● **PAGE EXTRACT**:
· · · · ·
Gunerius Pettersen (18 September 1826 – 2 April 1892) was a Norwegian businessperson. He founded the company Gunerius Pettersen, today named Gunerius Shoppingsenter.

He hailed from Drøbak, but moved to Christiania (Oslo) in 1840 to learn the commercial trade. He took apprenticeship at merchant Skappel's shop, and made several advancements there until opening his own business in 1852. He started with an eponymous grocery store, located in Brogaten 8. He also had his residence in a backroom of the store. In 1854, Pettersen bought, and moved his store to a building, Storgaten 34 on the corner of the streets Brogaten and Storgaten. From the start he specialized in serving the travelling farmers who sold goods in the city, but from 1870 he switched to selling dry goods. He also owned a sawmill in Lillestrøm, a farm in Nittedal and was involved in timber trade.

He was married to Iverine, née Grorud (1828–1905). When Gunerius Pettersen died in 1892, his widow took over the company. It was passed down to four of their sons in 1895; Gunerius, Axel, Carl and Harald Pettersen. A fifth son, Hjalmar Pettersen, was a noted librarian and bibliographer. It was a son of Hjalmar, Christian Børs Pettersen, who later took over Gunerius Pettersen's company. Christian Børs Pettersen was joined by a grandson of Axel, another Gunerius as co-owner. The family company still exists in the same location, but the store is now named Gunerius Shoppingsenter.

Another of Gunerius Pettersen's descendants is the champion golfer Suzann Pettersen.
· · · · ·
● **TASKS AND EXERCISES**:
1 – Translate this sentence from the Gunerius Pettersen biography into Spanish: "He also had his residence in a backroom of the store."
2 – Reproduce the Gunerius Pettersen biography word for word from "He hailed from" to "in timber trade.".

● **INFORMATION SHOWN**:
· · · · ·
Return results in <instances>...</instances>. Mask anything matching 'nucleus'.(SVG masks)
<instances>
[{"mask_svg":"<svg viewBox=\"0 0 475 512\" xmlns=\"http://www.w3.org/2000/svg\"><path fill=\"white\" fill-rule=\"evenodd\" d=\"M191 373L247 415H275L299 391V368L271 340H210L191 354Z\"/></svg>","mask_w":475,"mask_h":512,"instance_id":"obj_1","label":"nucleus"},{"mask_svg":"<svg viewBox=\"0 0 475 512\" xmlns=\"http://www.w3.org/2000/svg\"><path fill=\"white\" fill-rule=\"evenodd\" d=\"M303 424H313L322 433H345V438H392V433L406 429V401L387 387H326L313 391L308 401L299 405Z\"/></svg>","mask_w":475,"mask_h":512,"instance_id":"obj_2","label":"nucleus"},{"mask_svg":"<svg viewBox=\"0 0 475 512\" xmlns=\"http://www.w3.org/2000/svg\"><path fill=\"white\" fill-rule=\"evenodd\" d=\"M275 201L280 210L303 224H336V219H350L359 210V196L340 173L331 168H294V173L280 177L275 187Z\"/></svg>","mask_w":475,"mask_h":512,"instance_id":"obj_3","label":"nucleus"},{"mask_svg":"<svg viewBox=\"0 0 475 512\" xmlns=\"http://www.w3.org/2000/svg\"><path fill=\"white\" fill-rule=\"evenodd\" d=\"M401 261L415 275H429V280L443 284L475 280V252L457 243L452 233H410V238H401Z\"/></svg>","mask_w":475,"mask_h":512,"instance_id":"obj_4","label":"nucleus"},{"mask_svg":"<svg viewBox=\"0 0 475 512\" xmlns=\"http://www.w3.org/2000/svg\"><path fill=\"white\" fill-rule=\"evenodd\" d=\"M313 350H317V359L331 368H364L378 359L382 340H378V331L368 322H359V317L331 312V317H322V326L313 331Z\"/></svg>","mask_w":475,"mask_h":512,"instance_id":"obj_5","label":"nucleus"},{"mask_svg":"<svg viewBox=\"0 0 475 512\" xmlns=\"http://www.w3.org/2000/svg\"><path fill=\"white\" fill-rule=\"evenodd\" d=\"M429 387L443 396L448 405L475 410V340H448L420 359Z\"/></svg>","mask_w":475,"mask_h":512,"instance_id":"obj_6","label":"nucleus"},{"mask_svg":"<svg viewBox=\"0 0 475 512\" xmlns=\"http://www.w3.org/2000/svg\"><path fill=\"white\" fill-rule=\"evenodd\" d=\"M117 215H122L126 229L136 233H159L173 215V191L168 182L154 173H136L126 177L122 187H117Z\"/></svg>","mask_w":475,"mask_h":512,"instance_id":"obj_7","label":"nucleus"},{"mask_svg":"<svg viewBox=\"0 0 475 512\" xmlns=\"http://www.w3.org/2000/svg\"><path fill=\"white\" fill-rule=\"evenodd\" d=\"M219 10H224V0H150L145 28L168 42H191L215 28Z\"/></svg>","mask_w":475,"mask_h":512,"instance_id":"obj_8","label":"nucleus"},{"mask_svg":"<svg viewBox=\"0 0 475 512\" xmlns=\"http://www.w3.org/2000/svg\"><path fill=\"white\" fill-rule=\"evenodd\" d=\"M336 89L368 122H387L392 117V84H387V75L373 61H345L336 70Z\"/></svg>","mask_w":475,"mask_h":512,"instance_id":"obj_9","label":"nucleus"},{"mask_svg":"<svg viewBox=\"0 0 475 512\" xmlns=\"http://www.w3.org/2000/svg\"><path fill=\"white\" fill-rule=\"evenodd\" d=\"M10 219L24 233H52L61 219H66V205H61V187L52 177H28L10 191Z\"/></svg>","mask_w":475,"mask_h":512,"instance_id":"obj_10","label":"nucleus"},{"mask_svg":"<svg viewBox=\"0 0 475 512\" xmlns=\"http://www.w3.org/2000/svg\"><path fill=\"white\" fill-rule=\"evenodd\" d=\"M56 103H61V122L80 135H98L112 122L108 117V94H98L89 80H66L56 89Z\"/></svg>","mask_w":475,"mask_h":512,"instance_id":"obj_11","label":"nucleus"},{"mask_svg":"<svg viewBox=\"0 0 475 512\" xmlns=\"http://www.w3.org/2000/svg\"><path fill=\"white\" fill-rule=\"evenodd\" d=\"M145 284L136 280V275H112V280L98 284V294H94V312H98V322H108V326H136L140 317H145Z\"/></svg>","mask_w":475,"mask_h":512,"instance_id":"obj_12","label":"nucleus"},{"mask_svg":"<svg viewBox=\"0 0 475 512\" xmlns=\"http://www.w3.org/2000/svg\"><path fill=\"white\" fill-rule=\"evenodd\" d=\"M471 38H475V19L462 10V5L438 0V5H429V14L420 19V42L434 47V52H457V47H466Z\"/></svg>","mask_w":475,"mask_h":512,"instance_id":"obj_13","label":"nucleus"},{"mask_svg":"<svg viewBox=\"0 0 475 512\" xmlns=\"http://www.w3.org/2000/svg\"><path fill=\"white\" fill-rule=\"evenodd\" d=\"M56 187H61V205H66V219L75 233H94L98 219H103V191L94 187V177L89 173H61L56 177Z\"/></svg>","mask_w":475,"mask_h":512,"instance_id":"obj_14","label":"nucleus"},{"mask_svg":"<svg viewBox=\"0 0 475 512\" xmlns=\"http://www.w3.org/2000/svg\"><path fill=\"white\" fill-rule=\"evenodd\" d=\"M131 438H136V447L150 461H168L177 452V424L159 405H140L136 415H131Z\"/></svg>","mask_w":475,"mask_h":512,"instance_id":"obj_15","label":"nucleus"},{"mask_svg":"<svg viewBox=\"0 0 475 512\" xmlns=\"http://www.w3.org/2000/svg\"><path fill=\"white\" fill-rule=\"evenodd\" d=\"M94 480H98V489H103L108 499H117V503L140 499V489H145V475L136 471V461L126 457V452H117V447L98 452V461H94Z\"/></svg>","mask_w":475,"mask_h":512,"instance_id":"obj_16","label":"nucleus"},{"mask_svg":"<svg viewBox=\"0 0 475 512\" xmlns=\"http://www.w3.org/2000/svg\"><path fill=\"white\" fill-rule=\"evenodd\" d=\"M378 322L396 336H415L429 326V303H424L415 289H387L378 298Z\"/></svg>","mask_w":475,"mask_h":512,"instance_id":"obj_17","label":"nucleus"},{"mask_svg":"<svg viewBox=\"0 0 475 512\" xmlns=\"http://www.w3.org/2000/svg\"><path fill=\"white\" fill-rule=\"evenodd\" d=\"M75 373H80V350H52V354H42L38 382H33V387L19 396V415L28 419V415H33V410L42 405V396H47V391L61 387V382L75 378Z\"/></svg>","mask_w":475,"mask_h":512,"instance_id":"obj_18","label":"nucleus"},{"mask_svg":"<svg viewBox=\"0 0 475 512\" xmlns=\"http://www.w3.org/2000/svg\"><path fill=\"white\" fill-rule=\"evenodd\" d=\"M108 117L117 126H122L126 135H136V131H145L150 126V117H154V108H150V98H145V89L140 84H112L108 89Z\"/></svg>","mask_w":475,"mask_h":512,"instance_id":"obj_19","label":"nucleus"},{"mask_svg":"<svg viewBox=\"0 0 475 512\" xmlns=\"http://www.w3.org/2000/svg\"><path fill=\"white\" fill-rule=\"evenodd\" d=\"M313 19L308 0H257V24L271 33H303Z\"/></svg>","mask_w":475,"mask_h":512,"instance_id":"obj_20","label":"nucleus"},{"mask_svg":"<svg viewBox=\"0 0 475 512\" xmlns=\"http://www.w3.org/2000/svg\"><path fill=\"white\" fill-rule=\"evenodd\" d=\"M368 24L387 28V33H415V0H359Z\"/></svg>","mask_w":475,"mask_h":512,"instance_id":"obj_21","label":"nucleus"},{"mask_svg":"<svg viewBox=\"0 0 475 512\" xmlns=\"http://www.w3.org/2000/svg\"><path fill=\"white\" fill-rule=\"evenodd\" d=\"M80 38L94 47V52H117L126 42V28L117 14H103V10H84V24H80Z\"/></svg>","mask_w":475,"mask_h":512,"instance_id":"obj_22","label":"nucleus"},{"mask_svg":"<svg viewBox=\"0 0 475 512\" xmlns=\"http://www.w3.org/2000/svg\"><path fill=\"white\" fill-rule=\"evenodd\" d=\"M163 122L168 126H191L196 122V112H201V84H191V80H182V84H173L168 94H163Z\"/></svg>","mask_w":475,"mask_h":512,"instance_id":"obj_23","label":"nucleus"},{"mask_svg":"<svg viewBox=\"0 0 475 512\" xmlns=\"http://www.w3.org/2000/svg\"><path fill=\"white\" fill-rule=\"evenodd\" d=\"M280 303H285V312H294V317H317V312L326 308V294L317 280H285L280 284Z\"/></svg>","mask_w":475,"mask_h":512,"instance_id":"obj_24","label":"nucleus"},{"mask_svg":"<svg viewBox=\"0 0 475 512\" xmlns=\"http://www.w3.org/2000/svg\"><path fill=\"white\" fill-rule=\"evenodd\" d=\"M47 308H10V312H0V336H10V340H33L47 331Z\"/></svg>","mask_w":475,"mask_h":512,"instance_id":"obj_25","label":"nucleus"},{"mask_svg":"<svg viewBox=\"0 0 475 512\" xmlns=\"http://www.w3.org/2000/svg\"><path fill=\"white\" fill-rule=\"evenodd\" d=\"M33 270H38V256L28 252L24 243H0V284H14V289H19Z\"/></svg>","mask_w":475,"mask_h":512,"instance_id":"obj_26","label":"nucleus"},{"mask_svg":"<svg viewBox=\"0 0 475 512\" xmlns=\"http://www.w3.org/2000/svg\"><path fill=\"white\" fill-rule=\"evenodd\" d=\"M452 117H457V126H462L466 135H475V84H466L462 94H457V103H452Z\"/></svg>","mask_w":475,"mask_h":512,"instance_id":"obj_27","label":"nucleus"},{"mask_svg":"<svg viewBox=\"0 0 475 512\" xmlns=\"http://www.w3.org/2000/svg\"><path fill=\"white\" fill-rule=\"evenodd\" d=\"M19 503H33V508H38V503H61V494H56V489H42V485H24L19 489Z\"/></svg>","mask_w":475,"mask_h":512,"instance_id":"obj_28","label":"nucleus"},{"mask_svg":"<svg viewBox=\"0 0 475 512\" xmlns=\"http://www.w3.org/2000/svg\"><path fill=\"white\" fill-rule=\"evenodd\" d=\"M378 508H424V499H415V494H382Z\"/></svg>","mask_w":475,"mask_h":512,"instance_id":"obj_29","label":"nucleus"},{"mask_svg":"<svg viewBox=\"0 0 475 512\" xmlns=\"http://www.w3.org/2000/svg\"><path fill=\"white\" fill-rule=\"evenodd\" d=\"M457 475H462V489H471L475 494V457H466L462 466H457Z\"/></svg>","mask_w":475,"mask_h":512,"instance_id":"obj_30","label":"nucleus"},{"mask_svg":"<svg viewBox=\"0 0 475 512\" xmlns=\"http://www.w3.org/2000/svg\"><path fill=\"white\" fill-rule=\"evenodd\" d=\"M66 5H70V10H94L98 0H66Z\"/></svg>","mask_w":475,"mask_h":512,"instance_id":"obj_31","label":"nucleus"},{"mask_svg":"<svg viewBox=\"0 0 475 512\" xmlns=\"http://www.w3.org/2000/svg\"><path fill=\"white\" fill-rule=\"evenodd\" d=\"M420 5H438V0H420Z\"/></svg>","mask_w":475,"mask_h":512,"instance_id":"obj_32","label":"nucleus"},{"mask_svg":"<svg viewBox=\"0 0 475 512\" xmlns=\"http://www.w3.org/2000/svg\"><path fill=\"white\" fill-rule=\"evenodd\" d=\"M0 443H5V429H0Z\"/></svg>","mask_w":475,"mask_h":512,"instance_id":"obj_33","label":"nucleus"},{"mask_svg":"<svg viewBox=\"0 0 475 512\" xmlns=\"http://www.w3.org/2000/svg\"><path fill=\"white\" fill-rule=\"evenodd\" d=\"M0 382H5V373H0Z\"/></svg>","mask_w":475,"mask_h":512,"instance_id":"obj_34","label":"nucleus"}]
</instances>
· · · · ·
● **REPLIES**:
1 – También tenía su residencia en una habitación trasera de la tienda.

2 –
He hailed from Drøbak, but moved to Christiania (Oslo) in 1840 to learn the commercial trade. He took apprenticeship at merchant Skappel's shop, and made several advancements there until opening his own business in 1852. He started with an eponymous grocery store, located in Brogaten 8. He also had his residence in a backroom of the store. In 1854, Pettersen bought, and moved his store to a building, Storgaten 34 on the corner of the streets Brogaten and Storgaten. From the start he specialized in serving the travelling farmers who sold goods in the city, but from 1870 he switched to selling dry goods. He also owned a sawmill in Lillestrøm, a farm in Nittedal and was involved in timber trade.